[Start of Attachment]

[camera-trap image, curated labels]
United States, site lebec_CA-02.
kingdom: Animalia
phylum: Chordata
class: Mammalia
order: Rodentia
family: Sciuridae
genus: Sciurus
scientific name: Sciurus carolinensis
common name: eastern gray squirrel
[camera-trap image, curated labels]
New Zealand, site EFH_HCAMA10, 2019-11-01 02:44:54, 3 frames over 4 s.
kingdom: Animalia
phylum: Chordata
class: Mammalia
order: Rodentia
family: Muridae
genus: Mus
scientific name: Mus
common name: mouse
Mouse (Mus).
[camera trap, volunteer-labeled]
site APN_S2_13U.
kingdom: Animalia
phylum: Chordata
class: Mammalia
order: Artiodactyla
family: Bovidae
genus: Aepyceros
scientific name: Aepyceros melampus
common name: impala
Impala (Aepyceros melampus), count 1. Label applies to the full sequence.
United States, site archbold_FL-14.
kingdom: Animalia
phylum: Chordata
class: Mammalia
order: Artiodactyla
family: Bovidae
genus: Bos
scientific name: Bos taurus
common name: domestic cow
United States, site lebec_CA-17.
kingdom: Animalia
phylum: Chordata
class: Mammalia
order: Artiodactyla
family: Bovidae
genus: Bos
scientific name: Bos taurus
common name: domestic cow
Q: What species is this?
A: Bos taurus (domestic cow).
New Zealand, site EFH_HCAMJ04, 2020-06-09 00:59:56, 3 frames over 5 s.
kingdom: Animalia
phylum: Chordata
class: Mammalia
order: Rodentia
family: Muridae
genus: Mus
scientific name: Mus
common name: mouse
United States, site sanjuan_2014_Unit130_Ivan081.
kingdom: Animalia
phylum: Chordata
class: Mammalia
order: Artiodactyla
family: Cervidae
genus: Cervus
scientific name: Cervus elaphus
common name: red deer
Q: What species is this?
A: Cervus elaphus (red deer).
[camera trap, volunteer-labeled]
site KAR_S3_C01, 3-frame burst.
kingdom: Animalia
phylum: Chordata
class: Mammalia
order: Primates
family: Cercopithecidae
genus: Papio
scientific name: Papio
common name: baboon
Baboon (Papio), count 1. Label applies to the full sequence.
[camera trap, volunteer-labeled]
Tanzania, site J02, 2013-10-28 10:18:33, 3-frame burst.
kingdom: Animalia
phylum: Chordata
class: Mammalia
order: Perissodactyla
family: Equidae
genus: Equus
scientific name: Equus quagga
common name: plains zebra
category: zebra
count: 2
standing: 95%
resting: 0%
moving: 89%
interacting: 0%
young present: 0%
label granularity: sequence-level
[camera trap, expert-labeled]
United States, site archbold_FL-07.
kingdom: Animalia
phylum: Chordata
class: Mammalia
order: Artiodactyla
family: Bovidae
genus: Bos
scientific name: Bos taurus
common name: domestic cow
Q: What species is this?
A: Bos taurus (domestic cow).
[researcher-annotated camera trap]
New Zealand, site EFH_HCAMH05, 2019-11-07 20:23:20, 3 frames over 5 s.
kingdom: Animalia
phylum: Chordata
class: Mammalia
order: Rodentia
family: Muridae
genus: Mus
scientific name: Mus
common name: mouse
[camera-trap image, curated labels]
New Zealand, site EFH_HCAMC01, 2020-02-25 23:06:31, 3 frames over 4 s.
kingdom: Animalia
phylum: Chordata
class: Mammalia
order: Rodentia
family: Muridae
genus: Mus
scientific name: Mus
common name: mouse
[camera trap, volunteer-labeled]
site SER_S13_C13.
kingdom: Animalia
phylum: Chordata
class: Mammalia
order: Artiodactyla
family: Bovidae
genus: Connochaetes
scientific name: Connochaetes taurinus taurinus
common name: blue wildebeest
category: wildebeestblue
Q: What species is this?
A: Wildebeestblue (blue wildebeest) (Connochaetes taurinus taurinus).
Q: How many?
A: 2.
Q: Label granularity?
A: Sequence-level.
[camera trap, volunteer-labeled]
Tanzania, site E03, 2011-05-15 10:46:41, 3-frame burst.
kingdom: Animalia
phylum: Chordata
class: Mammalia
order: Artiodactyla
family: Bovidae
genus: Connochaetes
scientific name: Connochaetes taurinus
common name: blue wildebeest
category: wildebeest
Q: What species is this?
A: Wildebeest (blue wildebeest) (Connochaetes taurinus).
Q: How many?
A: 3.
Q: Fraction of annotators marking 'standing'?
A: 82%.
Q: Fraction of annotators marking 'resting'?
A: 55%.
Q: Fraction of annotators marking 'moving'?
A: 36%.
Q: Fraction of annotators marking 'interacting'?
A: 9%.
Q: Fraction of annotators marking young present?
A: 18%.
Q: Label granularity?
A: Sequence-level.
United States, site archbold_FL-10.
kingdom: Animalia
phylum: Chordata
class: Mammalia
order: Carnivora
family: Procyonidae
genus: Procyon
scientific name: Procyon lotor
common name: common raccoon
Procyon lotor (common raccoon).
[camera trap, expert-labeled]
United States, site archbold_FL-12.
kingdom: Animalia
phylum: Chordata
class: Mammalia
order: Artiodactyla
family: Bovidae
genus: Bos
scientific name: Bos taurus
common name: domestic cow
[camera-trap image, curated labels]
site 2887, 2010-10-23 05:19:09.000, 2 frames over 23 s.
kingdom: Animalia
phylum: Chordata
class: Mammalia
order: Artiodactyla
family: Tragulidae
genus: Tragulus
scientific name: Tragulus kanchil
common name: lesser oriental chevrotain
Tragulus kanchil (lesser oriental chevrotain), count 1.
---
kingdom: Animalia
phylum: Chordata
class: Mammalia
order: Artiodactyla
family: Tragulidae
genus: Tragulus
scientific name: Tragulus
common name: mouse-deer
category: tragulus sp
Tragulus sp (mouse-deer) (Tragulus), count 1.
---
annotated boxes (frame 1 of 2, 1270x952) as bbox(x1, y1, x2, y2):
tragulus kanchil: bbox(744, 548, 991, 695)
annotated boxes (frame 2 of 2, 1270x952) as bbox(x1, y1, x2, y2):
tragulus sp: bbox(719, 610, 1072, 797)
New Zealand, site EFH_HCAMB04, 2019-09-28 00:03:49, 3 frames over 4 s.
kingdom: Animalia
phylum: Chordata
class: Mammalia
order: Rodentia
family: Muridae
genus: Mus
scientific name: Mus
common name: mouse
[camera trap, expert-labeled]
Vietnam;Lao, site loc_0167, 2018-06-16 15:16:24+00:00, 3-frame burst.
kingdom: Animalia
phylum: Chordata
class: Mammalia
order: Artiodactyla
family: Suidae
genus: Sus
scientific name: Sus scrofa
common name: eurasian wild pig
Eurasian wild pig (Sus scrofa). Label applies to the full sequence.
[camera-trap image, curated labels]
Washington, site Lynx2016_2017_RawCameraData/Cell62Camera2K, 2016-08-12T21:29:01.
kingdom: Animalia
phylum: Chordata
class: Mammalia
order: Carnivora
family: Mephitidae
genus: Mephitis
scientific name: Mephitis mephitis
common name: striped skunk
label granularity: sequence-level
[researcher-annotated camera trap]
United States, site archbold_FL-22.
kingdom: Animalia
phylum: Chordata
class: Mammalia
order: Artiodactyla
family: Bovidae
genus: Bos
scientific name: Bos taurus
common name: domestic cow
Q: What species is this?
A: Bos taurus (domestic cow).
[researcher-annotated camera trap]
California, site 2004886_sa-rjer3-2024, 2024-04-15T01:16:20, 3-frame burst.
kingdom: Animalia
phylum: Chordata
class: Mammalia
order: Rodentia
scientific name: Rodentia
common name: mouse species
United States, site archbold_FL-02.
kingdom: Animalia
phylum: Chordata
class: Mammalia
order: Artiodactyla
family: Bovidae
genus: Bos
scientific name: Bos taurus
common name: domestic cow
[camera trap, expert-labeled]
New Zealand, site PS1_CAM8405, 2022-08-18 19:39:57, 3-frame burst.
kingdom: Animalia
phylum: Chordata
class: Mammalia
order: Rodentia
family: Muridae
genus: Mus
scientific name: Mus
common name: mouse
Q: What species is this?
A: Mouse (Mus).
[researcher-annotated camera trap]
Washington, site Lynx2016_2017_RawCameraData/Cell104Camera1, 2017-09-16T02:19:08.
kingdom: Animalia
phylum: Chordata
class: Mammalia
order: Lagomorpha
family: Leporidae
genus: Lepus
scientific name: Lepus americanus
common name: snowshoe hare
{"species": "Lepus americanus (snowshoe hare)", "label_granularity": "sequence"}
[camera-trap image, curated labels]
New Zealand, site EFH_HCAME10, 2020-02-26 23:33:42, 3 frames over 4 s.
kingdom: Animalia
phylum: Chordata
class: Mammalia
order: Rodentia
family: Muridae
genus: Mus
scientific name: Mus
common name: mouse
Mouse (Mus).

[End of Attachment]

• _AIM OF THE EXERCISE_
Your answer must be the line holding "common name: striped skunk" and every later line of the entries above, written out exactly, and nothing else.

• _YOUR SOLUTION_
common name: striped skunk
label granularity: sequence-level
[researcher-annotated camera trap]
United States, site archbold_FL-22.
kingdom: Animalia
phylum: Chordata
class: Mammalia
order: Artiodactyla
family: Bovidae
genus: Bos
scientific name: Bos taurus
common name: domestic cow
Q: What species is this?
A: Bos taurus (domestic cow).
[researcher-annotated camera trap]
California, site 2004886_sa-rjer3-2024, 2024-04-15T01:16:20, 3-frame burst.
kingdom: Animalia
phylum: Chordata
class: Mammalia
order: Rodentia
scientific name: Rodentia
common name: mouse species
United States, site archbold_FL-02.
kingdom: Animalia
phylum: Chordata
class: Mammalia
order: Artiodactyla
family: Bovidae
genus: Bos
scientific name: Bos taurus
common name: domestic cow
[camera trap, expert-labeled]
New Zealand, site PS1_CAM8405, 2022-08-18 19:39:57, 3-frame burst.
kingdom: Animalia
phylum: Chordata
class: Mammalia
order: Rodentia
family: Muridae
genus: Mus
scientific name: Mus
common name: mouse
Q: What species is this?
A: Mouse (Mus).
[researcher-annotated camera trap]
Washington, site Lynx2016_2017_RawCameraData/Cell104Camera1, 2017-09-16T02:19:08.
kingdom: Animalia
phylum: Chordata
class: Mammalia
order: Lagomorpha
family: Leporidae
genus: Lepus
scientific name: Lepus americanus
common name: snowshoe hare
{"species": "Lepus americanus (snowshoe hare)", "label_granularity": "sequence"}
[camera-trap image, curated labels]
New Zealand, site EFH_HCAME10, 2020-02-26 23:33:42, 3 frames over 4 s.
kingdom: Animalia
phylum: Chordata
class: Mammalia
order: Rodentia
family: Muridae
genus: Mus
scientific name: Mus
common name: mouse
Mouse (Mus).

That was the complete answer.